» **TASK GOAL**: The full set of lines below has to be duplicated exactly, with no picture kept.

*** RECORD EXTRACTS Section Begins ***

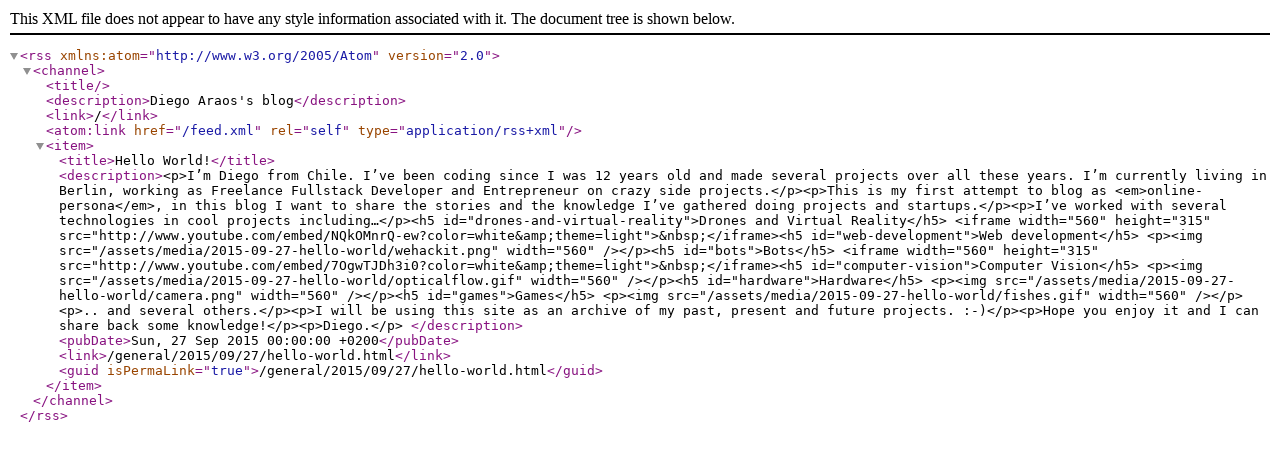

--- FILE ---
content_type: application/xml
request_url: https://diegoaraos.com/feed.xml
body_size: 747
content:
<?xml version="1.0" encoding="UTF-8"?> <rss version="2.0" xmlns:atom="http://www.w3.org/2005/Atom"> <channel><title></title> <description>Diego Araos's blog</description><link>/</link> <atom:link href="/feed.xml" rel="self" type="application/rss+xml"/> <item><title>Hello World!</title> <description>&lt;p&gt;I’m Diego from Chile. I’ve been coding since I was 12 years old and made several projects over all these years. I’m currently living in Berlin, working as Freelance Fullstack Developer and Entrepreneur on crazy side projects.&lt;/p&gt;&lt;p&gt;This is my first attempt to blog as &lt;em&gt;online-persona&lt;/em&gt;, in this blog I want to share the stories and the knowledge I’ve gathered doing projects and startups.&lt;/p&gt;&lt;p&gt;I’ve worked with several technologies in cool projects including…&lt;/p&gt;&lt;h5 id="drones-and-virtual-reality"&gt;Drones and Virtual Reality&lt;/h5&gt; &lt;iframe width="560" height="315" src="http://www.youtube.com/embed/NQkOMnrQ-ew?color=white&amp;amp;theme=light"&gt;&amp;nbsp;&lt;/iframe&gt;&lt;h5 id="web-development"&gt;Web development&lt;/h5&gt; &lt;p&gt;&lt;img src="/assets/media/2015-09-27-hello-world/wehackit.png" width="560" /&gt;&lt;/p&gt;&lt;h5 id="bots"&gt;Bots&lt;/h5&gt; &lt;iframe width="560" height="315" src="http://www.youtube.com/embed/7OgwTJDh3i0?color=white&amp;amp;theme=light"&gt;&amp;nbsp;&lt;/iframe&gt;&lt;h5 id="computer-vision"&gt;Computer Vision&lt;/h5&gt; &lt;p&gt;&lt;img src="/assets/media/2015-09-27-hello-world/opticalflow.gif" width="560" /&gt;&lt;/p&gt;&lt;h5 id="hardware"&gt;Hardware&lt;/h5&gt; &lt;p&gt;&lt;img src="/assets/media/2015-09-27-hello-world/camera.png" width="560" /&gt;&lt;/p&gt;&lt;h5 id="games"&gt;Games&lt;/h5&gt; &lt;p&gt;&lt;img src="/assets/media/2015-09-27-hello-world/fishes.gif" width="560" /&gt;&lt;/p&gt;&lt;p&gt;.. and several others.&lt;/p&gt;&lt;p&gt;I will be using this site as an archive of my past, present and future projects. :-)&lt;/p&gt;&lt;p&gt;Hope you enjoy it and I can share back some knowledge!&lt;/p&gt;&lt;p&gt;Diego.&lt;/p&gt; </description> <pubDate>Sun, 27 Sep 2015 00:00:00 +0200</pubDate><link>/general/2015/09/27/hello-world.html</link> <guid isPermaLink="true">/general/2015/09/27/hello-world.html</guid> </item> </channel> </rss>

*** RECORD EXTRACTS Section Ends ***

» **ANSWER TO THE EXERCISE**:
--- FILE ---
content_type: application/xml
request_url: https://diegoaraos.com/feed.xml
body_size: 747
content:
<?xml version="1.0" encoding="UTF-8"?> <rss version="2.0" xmlns:atom="http://www.w3.org/2005/Atom"> <channel><title></title> <description>Diego Araos's blog</description><link>/</link> <atom:link href="/feed.xml" rel="self" type="application/rss+xml"/> <item><title>Hello World!</title> <description>&lt;p&gt;I’m Diego from Chile. I’ve been coding since I was 12 years old and made several projects over all these years. I’m currently living in Berlin, working as Freelance Fullstack Developer and Entrepreneur on crazy side projects.&lt;/p&gt;&lt;p&gt;This is my first attempt to blog as &lt;em&gt;online-persona&lt;/em&gt;, in this blog I want to share the stories and the knowledge I’ve gathered doing projects and startups.&lt;/p&gt;&lt;p&gt;I’ve worked with several technologies in cool projects including…&lt;/p&gt;&lt;h5 id="drones-and-virtual-reality"&gt;Drones and Virtual Reality&lt;/h5&gt; &lt;iframe width="560" height="315" src="http://www.youtube.com/embed/NQkOMnrQ-ew?color=white&amp;amp;theme=light"&gt;&amp;nbsp;&lt;/iframe&gt;&lt;h5 id="web-development"&gt;Web development&lt;/h5&gt; &lt;p&gt;&lt;img src="/assets/media/2015-09-27-hello-world/wehackit.png" width="560" /&gt;&lt;/p&gt;&lt;h5 id="bots"&gt;Bots&lt;/h5&gt; &lt;iframe width="560" height="315" src="http://www.youtube.com/embed/7OgwTJDh3i0?color=white&amp;amp;theme=light"&gt;&amp;nbsp;&lt;/iframe&gt;&lt;h5 id="computer-vision"&gt;Computer Vision&lt;/h5&gt; &lt;p&gt;&lt;img src="/assets/media/2015-09-27-hello-world/opticalflow.gif" width="560" /&gt;&lt;/p&gt;&lt;h5 id="hardware"&gt;Hardware&lt;/h5&gt; &lt;p&gt;&lt;img src="/assets/media/2015-09-27-hello-world/camera.png" width="560" /&gt;&lt;/p&gt;&lt;h5 id="games"&gt;Games&lt;/h5&gt; &lt;p&gt;&lt;img src="/assets/media/2015-09-27-hello-world/fishes.gif" width="560" /&gt;&lt;/p&gt;&lt;p&gt;.. and several others.&lt;/p&gt;&lt;p&gt;I will be using this site as an archive of my past, present and future projects. :-)&lt;/p&gt;&lt;p&gt;Hope you enjoy it and I can share back some knowledge!&lt;/p&gt;&lt;p&gt;Diego.&lt;/p&gt; </description> <pubDate>Sun, 27 Sep 2015 00:00:00 +0200</pubDate><link>/general/2015/09/27/hello-world.html</link> <guid isPermaLink="true">/general/2015/09/27/hello-world.html</guid> </item> </channel> </rss>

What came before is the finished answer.